Challenges:
#1 Translate this sentence from the article about the ceasefire and Vikram Misri into Spanish: "Vikram Misri, 35th Foreign Secretary of India, was the messenger of the ceasefire to the press."
#2 Carry on the article about the ceasefire and Vikram Misri from the point where it stops.

Text shown:
Days after the ceasefire was announced, India is still adjusting to the subjective realities of the preceding days of violence. The survivors of the Pahalgam attack were grieving their loss, the families of the 21 civilians who lost their lives in the border areas are grieving their loss, the loved ones of the 5 military personnel who did not return home are grieving their loss – meanwhile, a war-crazed cult that waged a war online from the comfort of their couch are foaming at the mouth with anger and disappointment when peace was announced.
Who have they turned on now to satisfy their thirst for vengeance? No. Not the “urban-naxals” this time. Not the “tukde tukde gang” of their favourite university. This time, the victim of the mindless and vicious attack was the frontliners of this border conflict, from the same camp that the right-wing troll army swears by.
The messenger of peace under fire: Misri and manufactured betrayal
On Saturday, May 10, the US President made the first move, announcing the ceasefire even before either country had formally declared it. President Trump and his VP, JD Vance, took to social media to declare that they have mediated this peaceful settling of feathers. Some time later, India made its official announcement. Vikram Misri, 35th Foreign Secretary of India, was the messenger of the ceasefire to the press.
Despite our literacy rate being well above 70%, the Indians we often find on social media fail to reflect that hopeful statistic. Within minutes, social media was flooded with violent and vulgar comments blaming Misri for the “agreement with Pakistan“. The attack that began with shooting the messenger soon extended to his family, leading to the doxxing of his daughter on social media, targeted simply for being related to the government official tasked with delivering the news.
The operation that was named and fought in the name of the “ideal Hindu woman’s” adornment could not stand the peace and safety of the daughter of this country’s civil servant, who was doing his duty of communicating the decision taken by ministers, who appear insulated from scrutiny or accountability.
The mindless hatred truly reveals itself when one looks into Misri’s personal history. Misri was born in Srinagar, into a Kashmiri Pandit family—the same community whose suffering has often been invoked to rationalise violence and fuel Islamophobia. The same population that believes in the innocence and plight of Kashmiri Pundits turned around and harassed and abused Misri and his family.

Provided material:
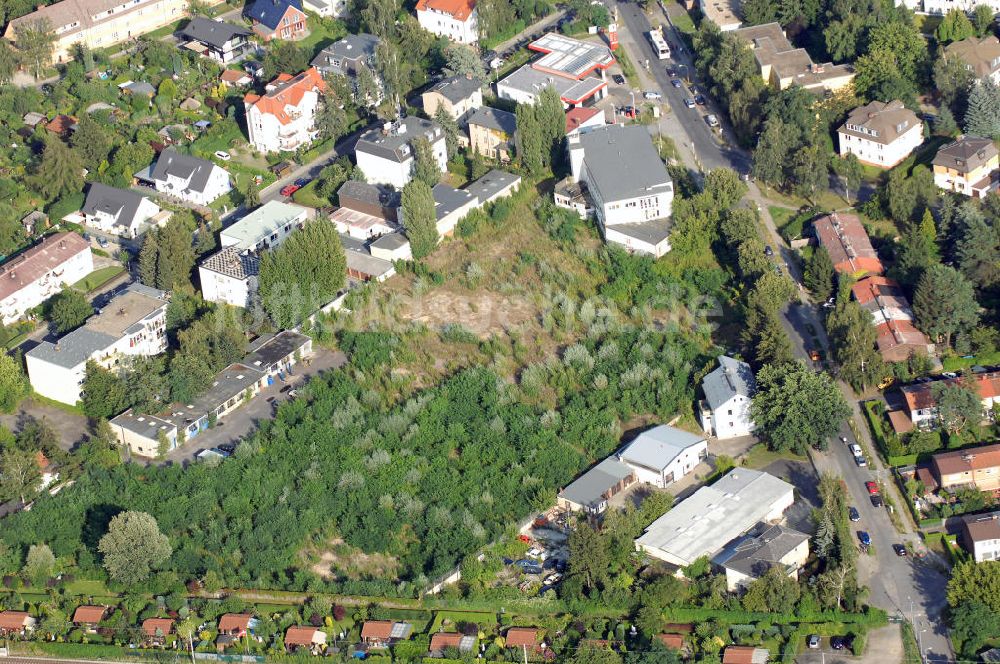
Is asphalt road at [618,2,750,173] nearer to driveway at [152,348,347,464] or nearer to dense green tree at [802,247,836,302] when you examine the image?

Exercise results:
#1 Vikram Misri, 35.º secretario de Asuntos Exteriores de la India, fue el mensajero del alto el fuego ante la prensa.

#2
The same population that believes in the innocence and plight of Kashmiri Pundits turned around and harassed and abused Misri and his family.
All for what? Because he spoke of peace. He was also the person who briefed the operation and escalation thereafter. Misri had been regularly briefing the press alongside Vyomika Singh and Col Sofia Qureshi about the developments of the border conflict. There is no way of knowing Misri’s personal opinion beyond the briefing. Yet, the very fact that he is the one who broke the news coloured him in a shade of betrayal. It is horrifying but not surprising that his daughter was dragged into this online war. The right wing has time and again shown its feelings about the “second sex”.
Patriotism, patriarchy and prejudice: the trifecta of hate
If Misri’s daughter, who was completely unrelated to the events at the capital, could face such a hate campaign, what would the women who sat at the same table as Misri have to face? From fence sitters to liberals to hardliners – there was one image that unified everyone was the two military personnel flanking Misri. On one side sat Col Sofiya Qureshi, and on the other Wing Commander Vyomika Singh. For many, this image was a symbol of Indian women’s strength and empowerment.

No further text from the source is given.